-- Selected excerpt --

-- BEGIN --

CODEWITHSUNDEEP
c++11templateslambda
dlasalle
dlasalle

Reputation: 1725

Using a lambda in place of an index-able template parameter

I have a method that takes an index-able object as a template parameter, something like:

template <typename OBJ>
int foo(int n, OBJ o)
{
  int x = 0;
  for (int i = 0; i < n; ++i) {
    x += o[i];
  }
  return x;
}

Is there a way I can pass a lambda function in for the o parameter? In other words, having the lambda be call-able via the [] operator rather than the () operator?

Upvotes: 1

Views: 102

Answers (4)

Yakk - Adam Nevraumont
Yakk - Adam Nevraumont

Reputation: 275395

template<class F>
struct square_bracket_invoke_t {
  F f;
  template<class T>
  auto operator[](T&& t)const
  -> typename std::result_of< F const&(T&&) >::type
  { return f(std::forward<T>(t)); }
};
template<class F>
square_bracket_invoke_t< typename std::decay<F>::type >
make_square_bracket_invoke( F&& f ) {
  return {std::forward<F>(f)};
}

Live example.

Code is C++11 and has basically zero overhead.

int main() {
  std::cout << foo( 6, make_square_bracket_invoke([](int x){ return x; } ) ) << "\n";
}

result is 0+1+2+3+4+5 aka 15.

Is this a good idea? Maybe. But why stop there?

For max amusement:

const auto idx_is = make_square_bracket_invoke([](auto&&f){return make_square_bracket_invoke(decltype(f)(f));});
int main() {
  std::cout << foo( 6, idx_is[[](int x){ return x; }] ) << "\n";
}

Upvotes: 4

hegel5000
hegel5000

Reputation: 884

Well, if it helps, here's a way to forward a wrapper class's operator[] to your lambda's operator().

-- END --

-- Items --
-- BEGIN --

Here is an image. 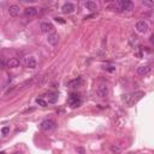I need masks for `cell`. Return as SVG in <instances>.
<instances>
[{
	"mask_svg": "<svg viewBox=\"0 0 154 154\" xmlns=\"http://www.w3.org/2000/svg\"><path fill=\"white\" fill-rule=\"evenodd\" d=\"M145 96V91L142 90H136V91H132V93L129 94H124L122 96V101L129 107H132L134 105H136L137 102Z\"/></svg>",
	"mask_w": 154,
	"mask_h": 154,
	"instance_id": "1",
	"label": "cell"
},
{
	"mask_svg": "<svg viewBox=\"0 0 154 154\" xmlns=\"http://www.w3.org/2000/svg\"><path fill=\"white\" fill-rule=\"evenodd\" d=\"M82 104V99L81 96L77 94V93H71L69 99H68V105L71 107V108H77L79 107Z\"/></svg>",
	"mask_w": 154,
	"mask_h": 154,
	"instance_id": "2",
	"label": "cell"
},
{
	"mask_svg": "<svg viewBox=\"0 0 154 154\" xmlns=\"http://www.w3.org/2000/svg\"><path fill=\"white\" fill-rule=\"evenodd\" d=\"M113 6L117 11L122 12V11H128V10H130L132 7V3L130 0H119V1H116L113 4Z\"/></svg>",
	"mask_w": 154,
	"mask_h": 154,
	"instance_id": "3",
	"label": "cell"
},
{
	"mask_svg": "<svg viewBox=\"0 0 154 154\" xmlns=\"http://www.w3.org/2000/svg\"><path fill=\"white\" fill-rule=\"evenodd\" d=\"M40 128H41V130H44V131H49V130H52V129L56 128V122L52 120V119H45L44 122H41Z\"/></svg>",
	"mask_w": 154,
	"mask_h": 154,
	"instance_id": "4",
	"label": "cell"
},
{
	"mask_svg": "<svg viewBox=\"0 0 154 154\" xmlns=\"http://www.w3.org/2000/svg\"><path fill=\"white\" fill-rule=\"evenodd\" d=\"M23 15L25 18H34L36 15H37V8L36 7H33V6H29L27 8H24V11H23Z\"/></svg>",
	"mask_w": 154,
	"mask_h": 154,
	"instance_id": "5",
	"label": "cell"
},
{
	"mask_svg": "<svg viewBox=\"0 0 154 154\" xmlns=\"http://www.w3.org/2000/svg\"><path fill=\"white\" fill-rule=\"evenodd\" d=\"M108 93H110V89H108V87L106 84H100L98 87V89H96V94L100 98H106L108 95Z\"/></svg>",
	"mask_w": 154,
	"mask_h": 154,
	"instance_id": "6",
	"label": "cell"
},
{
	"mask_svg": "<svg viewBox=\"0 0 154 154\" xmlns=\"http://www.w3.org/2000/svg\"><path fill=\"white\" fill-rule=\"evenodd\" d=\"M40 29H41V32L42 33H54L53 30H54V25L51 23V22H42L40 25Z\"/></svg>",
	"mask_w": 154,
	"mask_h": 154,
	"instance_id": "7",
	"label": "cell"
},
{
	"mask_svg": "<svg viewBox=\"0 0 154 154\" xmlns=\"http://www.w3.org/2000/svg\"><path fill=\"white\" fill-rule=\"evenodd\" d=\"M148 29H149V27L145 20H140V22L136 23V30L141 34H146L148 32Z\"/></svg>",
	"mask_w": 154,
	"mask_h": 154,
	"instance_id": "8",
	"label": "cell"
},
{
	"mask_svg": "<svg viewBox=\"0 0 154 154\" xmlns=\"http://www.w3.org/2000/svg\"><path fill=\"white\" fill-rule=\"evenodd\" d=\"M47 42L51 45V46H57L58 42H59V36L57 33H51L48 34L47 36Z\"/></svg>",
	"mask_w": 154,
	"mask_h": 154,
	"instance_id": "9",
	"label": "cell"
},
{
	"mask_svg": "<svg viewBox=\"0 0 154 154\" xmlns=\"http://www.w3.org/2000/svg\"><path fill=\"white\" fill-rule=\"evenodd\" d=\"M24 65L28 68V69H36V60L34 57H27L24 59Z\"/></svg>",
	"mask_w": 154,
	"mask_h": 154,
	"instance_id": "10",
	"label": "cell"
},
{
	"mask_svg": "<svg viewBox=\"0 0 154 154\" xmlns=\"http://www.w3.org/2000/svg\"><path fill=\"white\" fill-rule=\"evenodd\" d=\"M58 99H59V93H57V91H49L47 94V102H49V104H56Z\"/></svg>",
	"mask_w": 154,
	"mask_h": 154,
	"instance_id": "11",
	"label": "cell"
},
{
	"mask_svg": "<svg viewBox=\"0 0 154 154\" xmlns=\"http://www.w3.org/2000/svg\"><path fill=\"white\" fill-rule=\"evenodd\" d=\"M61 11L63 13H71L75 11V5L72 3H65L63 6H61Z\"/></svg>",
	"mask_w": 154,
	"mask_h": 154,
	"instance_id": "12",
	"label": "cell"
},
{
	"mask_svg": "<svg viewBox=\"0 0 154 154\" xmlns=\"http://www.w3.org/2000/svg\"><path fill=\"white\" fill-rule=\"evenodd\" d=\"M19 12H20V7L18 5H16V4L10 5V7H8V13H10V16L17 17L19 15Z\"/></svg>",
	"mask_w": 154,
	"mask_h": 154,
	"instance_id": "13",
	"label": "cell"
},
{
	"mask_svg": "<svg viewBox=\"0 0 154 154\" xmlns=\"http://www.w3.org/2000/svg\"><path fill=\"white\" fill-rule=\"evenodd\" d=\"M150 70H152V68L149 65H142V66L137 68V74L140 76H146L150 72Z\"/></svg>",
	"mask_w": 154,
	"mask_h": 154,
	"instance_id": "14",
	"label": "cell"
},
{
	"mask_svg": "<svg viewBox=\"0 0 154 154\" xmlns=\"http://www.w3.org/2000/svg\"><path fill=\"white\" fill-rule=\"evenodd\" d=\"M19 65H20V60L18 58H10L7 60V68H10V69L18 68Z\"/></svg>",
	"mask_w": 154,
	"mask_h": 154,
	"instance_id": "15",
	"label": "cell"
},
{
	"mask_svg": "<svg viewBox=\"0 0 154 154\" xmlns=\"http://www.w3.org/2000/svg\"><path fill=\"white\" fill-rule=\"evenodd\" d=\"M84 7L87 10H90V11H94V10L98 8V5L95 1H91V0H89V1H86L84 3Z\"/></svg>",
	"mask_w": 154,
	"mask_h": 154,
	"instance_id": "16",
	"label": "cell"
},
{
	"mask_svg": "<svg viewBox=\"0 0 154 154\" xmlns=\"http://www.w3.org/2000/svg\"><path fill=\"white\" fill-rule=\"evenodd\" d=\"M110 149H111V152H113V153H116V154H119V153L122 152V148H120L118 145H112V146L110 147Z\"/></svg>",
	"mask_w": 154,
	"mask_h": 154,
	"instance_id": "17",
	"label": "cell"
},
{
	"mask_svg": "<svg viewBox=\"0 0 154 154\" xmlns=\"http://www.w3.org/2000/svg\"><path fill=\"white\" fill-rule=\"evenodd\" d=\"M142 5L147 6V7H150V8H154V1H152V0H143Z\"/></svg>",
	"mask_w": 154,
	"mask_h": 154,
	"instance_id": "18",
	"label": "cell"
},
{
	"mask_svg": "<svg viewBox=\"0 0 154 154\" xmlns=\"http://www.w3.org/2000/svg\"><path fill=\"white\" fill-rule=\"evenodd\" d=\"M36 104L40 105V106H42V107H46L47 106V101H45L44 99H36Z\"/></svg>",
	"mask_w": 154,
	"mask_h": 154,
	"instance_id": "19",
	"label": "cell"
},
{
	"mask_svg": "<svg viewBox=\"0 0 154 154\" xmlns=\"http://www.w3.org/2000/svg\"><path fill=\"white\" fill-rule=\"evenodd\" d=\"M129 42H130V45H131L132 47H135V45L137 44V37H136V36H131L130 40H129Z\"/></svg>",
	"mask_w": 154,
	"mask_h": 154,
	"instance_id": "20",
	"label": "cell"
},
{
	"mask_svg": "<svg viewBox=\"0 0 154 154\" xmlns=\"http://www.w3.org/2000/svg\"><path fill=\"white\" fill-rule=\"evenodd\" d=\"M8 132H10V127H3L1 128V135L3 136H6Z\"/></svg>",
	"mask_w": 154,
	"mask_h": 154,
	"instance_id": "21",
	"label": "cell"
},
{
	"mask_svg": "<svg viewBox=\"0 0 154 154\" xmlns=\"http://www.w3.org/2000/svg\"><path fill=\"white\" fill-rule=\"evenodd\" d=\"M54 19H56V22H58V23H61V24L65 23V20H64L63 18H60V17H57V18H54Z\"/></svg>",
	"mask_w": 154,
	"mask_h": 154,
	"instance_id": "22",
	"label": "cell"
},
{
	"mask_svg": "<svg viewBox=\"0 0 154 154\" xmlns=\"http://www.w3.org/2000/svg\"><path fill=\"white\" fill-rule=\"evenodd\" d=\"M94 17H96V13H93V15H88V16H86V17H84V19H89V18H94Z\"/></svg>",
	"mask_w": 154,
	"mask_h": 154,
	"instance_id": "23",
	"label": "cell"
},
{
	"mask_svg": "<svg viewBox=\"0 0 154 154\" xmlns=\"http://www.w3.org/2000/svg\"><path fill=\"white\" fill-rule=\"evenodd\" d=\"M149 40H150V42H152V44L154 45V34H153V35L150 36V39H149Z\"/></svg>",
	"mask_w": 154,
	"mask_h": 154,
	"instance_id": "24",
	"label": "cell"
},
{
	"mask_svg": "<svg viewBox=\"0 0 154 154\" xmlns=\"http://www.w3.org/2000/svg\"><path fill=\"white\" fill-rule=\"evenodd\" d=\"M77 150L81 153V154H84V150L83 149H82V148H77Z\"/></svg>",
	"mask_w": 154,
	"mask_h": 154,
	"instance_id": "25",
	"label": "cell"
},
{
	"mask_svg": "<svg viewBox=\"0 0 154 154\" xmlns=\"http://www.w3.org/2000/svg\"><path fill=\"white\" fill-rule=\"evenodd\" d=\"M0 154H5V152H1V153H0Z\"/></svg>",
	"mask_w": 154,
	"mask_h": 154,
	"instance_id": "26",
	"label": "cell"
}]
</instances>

-- END --

-- Challenge 1 --
Please say whether each statement agrees with the thread on calling a lambda through [], giving yes or no and quoting the words of the thread that decide it. (a) The foo function in the question is declared to return a double. (b) The first answer describes its code as C++11 with basically zero overhead. (c) The first answer's example prints 21.
-- Challenge 2 --
Go on with the thread on calling a lambda through the [] operator, starting right after its last sentence.
The listing has nothing to do with the thread on calling a C++ lambda through the [] operator.

-- Expected output 1 --
(a) No: "int foo(int n, OBJ o)"
(b) Yes: "Code is C++11 and has basically zero overhead."
(c) No: "result is 0+1+2+3+4+5 aka 15."

-- Expected output 2 --
template<class F>
struct SubscriptWrapper_t {
  F f_;
  template<class T> auto operator[](T const& t_) const -> decltype(f_(t_)) { 
    return f_(t_); 
  }
};
template<class F> 
SubscriptWrapper_t<typename std::decay<F>::type> SubscriptWrapper(F&& f_) {
  return{std::forward<F>(f_)}; 
}

I use wrappers like this a lot. They're convenient, and they don't seem to have any computational overhead, at least when compiled by GCC. You can make one for at or even make one for find.

EDIT: Updated for C++11 (and updated to be able to return a reference)

Upvotes: 1

Caleth
Caleth

Reputation: 62704

A sketch of a wrapper type that would do this. 

template<typename UnaryFunction>
class index_wrapper
{
public:
    index_wrapper(UnaryFunction func) : func(std::move(func)) {}

    template<typename T>
    std::invoke_result_t<UnaryFunction, T> operator[](T&& t)
    { return func(std::forward<T>(t)); }

private:
    UnaryFunction func;
};

With usage

#include <iostream>

template <typename OBJ>
int foo(int n, OBJ o)
{
  int x = 0;
  for (int i = 0; i < n; ++i) {
    x += o[i];
  }
  return x;
}

int main()
{
  index_wrapper f([](int i) -> int { return i*i; });
  std::cout << foo(10, f) << std::endl;
}

You might want to restrict it to a single parameter type, so that you can provide member type aliases similar to std::vector::reference et.al.

Upvotes: 0

R Sahu
R Sahu

Reputation: 206597

You can do that by:

  1. Creating a class template, a functor, that has the operator[] defined.
  2. Implementing the operator[] in terms of the operator() of a std::function.
  3. Storing the lambda in a wrapped std::function as a member variable of the class template.

Here's a demonstrative program.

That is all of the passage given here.